In my experience, if I have say 10,000 goto’s in my code base, Spag will refactor about 30 to 50% of those goto’s. And that is a huge benefit. When spag refactors these goto’s, it does it cleanly and often reduces clutter at the same time. But what am I supposed to do with the remaining 6000 goto’s? I had to develop another tool (based on my experience refactoring slatec manually), which I call ‘remgoto’, which gets rid of all of the remaining goto’s. It works well for every goto (remaining after SPAG) I’ve ever encountered thus far going through millions of lines of code. Now I should say that even though it is 100% successful, is not 100% beautiful. The goto’s that spag misses usually can only be re-factored using ‘while’, ‘exit’, and ‘cycle’. Remgoto has had in the past produced 50+level nested while/if/exit/cycle constructions in order to refactor some spaghetti code.

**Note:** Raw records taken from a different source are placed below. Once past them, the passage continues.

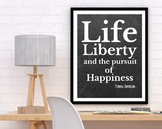 Thomas Jefferson Poster, Life Liberty and the Pursuit of Happiness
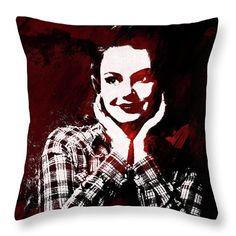 Winsome Lady 1 by Elena Riim. #ElenaRiimFineArtPhotography  #FramedPrint #Photography #ArtForHome #InteriorDesign #HomeDecor #Pillow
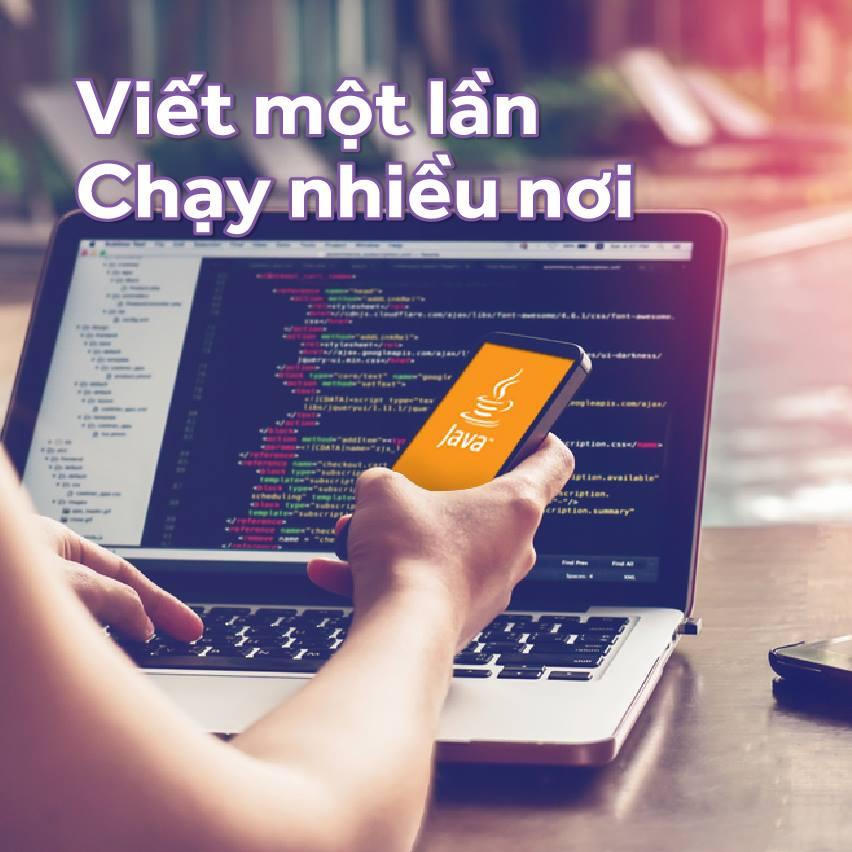 hoc-lap-trinh-web-java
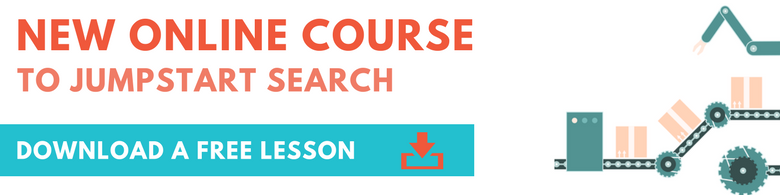 JumpStart Search course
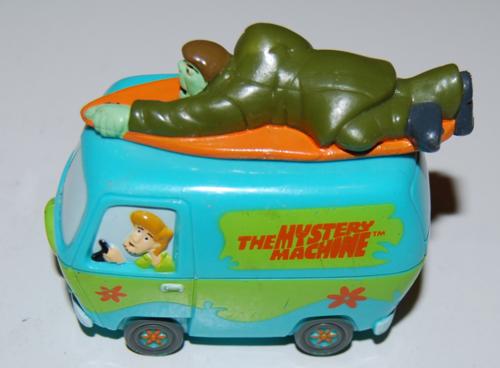 Scooby doo mystery machine toy 1999 2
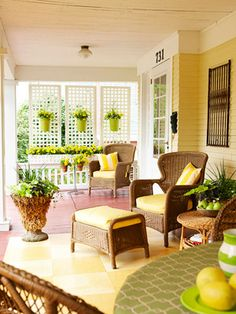 Porch Ideas... Lattice screens for privacy. Not that we have a porch, but just in case we ever do.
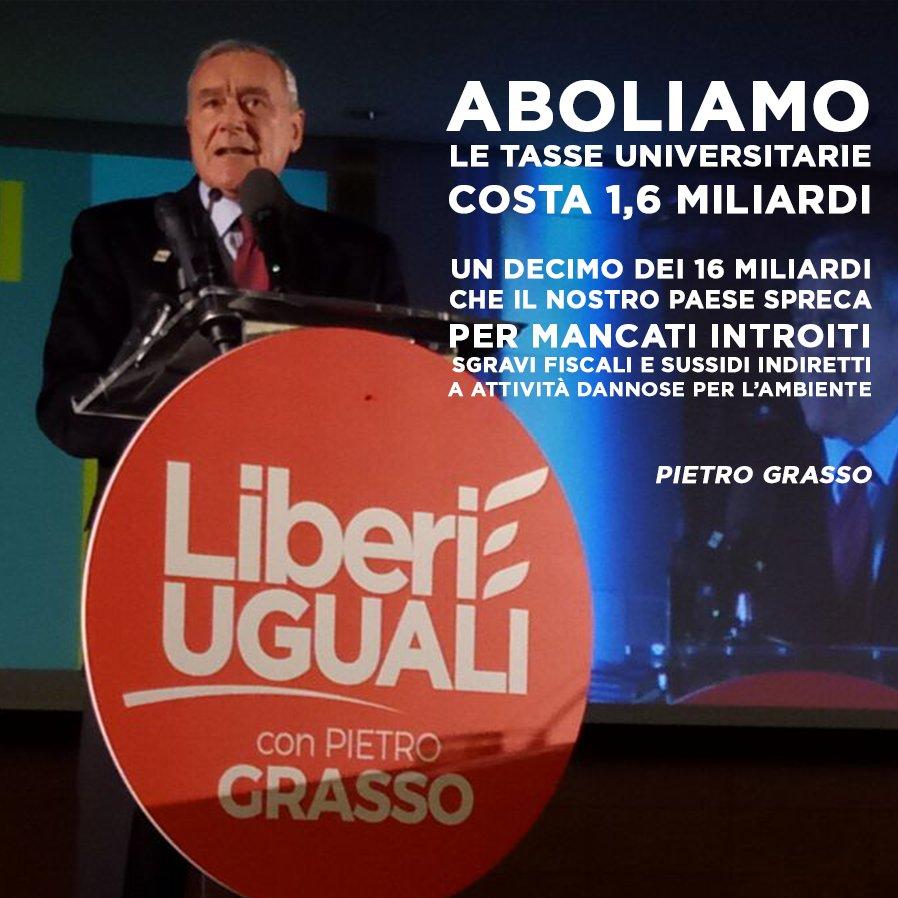 Claudia Pratelli: Università gratuita, perché è giusto, perche fa scandalo.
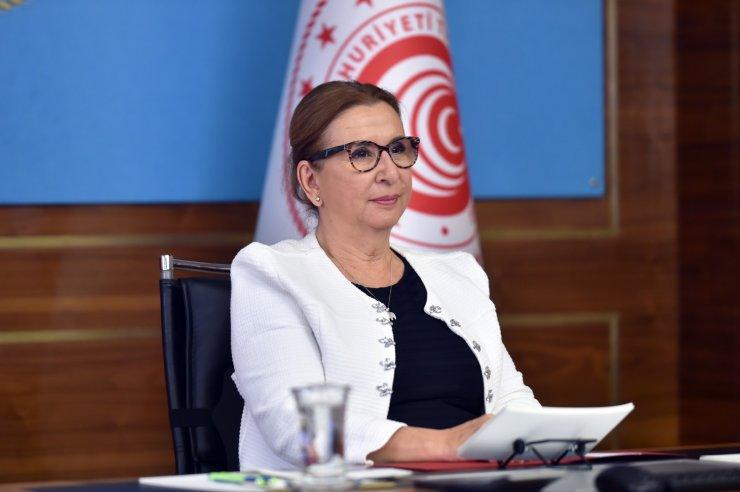 Bakan Pekcan: Almanya ile başlayan ticaret heyet görüşmeleri devam edecek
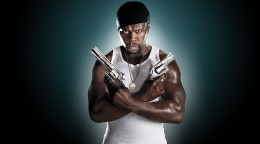 50-cent-music-hd-wallpaers.jpg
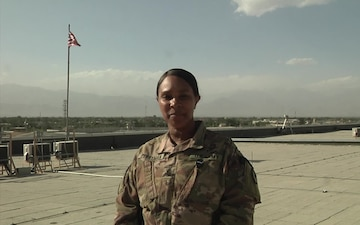 Command Sgt. Maj. Cynthia Perryman sends a 4th of July greeting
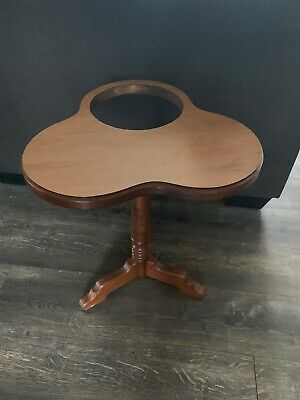Tell City Chairs Co. Smoker Stand Ashtray Table F8444 Maple Andover Finish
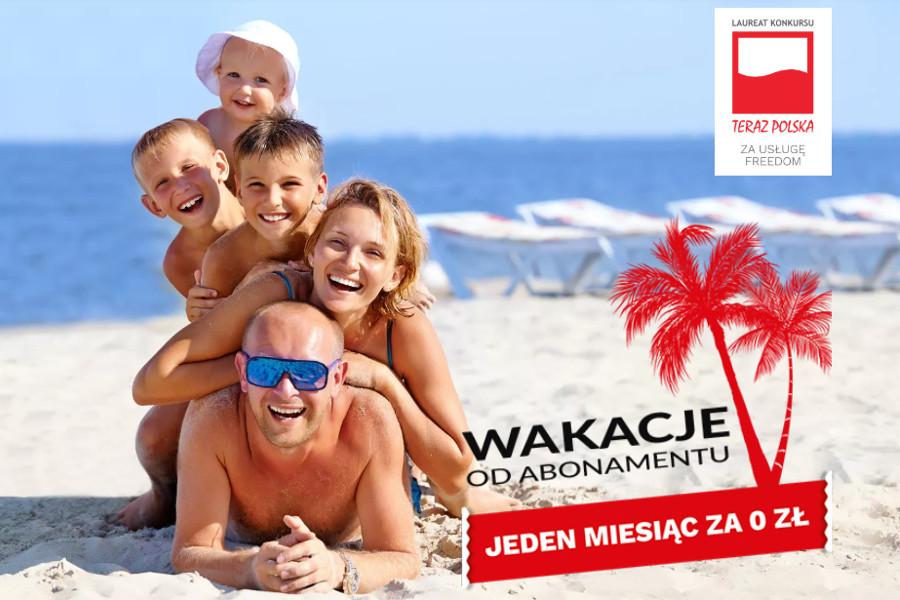 Premium Mobile wakacje od abonamentu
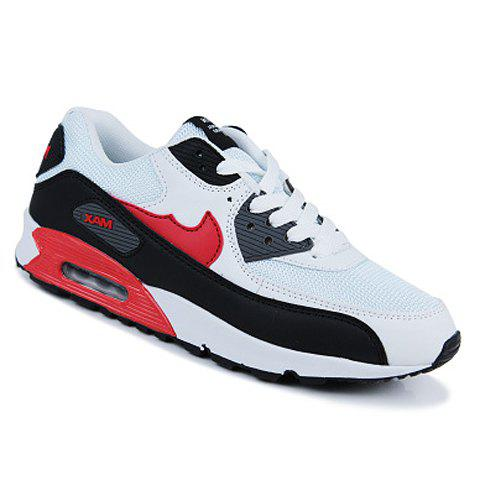 Preppy Style Color Block and Lace-Up Design Athletic Shoes For Men - BLACK 39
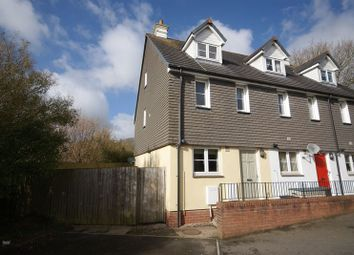 Thumbnail 3 bed town house for sale in Tryelyn, Bodmin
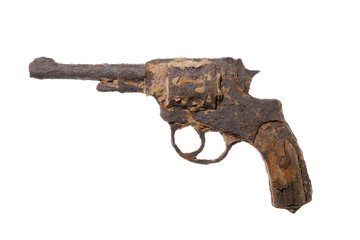 vintage revolver rusted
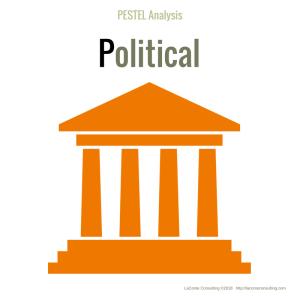 PESTEL Analysis - Political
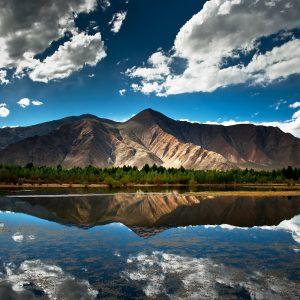 HD Mountains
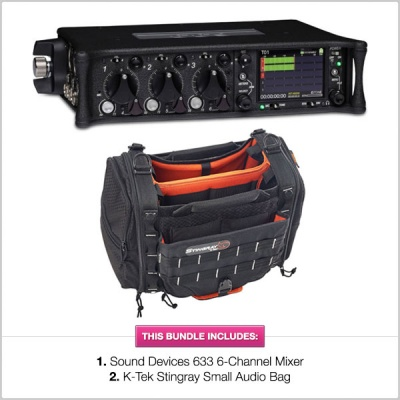 Sound Devices 633 Mixer Recorder with K-Tek Stingray Bag Small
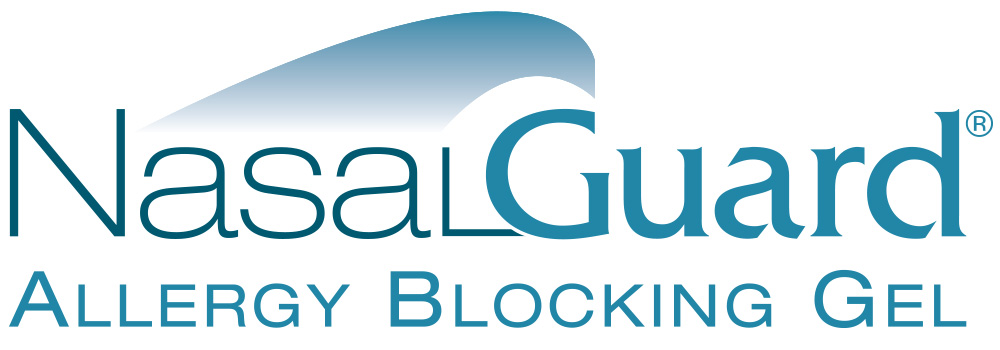 NasalGuard Allergy Blocking Gel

I haven’t releases remgoto publicly, but I could take a look at your code and potentially help your project. Look up ‘Barrowes Consulting’.
Ben Barrowes
on top of everything else called out above, I would do something for interface checking. As a first step to pulling procedures into modules. I think most compilers have an option to do interface checking for old code EXTERNAL procedures. Like the ifort/ifx
-warn interfaces
option.
You could consider generating interfaces with the -gen-interfaces option, which creates procedure-name__GENmod.f90 and .mod files for your procedures. These could be included in the code to help with interface checking. But honestly, you really want to start pulling procedures and data into modules. That is the end-goal.
Probably more pressing is to get rid of COMMON, and, god forbid, EQUIVALENCE statements (if any).
So many things needed to bring F77 up to modern standards.